Usage et propriété sont dans un bateau

lolcats-its-mine-has-my-name-on-itL’argument opposé en général à ce stade de la discussion, c’est : « Ah, alors, tu es contre les bouquinistes, alors ? Le marché du livre d’occasion ? Sale rapiat ! » (Je prends alors un air pincé, mais je m’efforce de rester calme.) Petit rappel fondamental sur la propriété : elle se divise (pour faire très simple) en deux volets : l’usage (jouissance du bien dont il est question) et la propriété à proprement parler.
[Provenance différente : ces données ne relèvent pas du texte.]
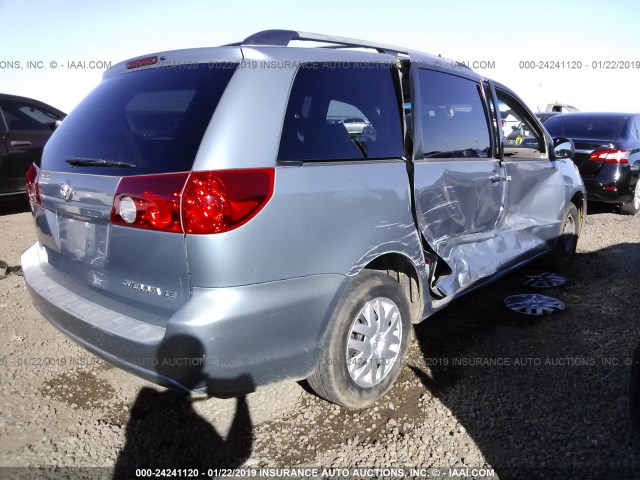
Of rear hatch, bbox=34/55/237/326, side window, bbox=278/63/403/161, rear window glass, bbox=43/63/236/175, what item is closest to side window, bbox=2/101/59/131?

C’est patent dans le cas de l’immobilier : si vous louez un appartement, vous en avez l’usage, mais évidemment pas la propriété. Dans le cas d’une bibliothèque publique, quand vous empruntez un livre, vous en avez la jouissance pour un temps défini, mais il ne vous appartient pas (vous pouvez le lire, pas le découper en petits morceaux). C’est en échange de cette jouissance de leurs oeuvres, proposée au public, que les créateurs touchent un droit indexé sur les volumes en bibliothèque. Un bouquiniste n’a rien à voir là-dedans : lui, il revend des livres (la propriété) dont découle la possibilité d’en jouir (mais ça vous regarde) (sans arrière-pensée salace), mais il n’est pas là pour vous en permettre l’usage (sinon, il ferme boutique – un libraire qui fait bibliothèque ne gagne pas sa vie ; merci, captain Obvious !). Voilà d’où découlent les interrogations qui portent sur Booxup. L’entreprise opère visiblement dans un vide juridique. Comme dit précédemment, ce serait une structure à but non lucratif, on n’aurait peut-être pas grand-chose à redire sur la question du principe. Mais ce n’est pas tout. Et c’est là qu’on s’énerve.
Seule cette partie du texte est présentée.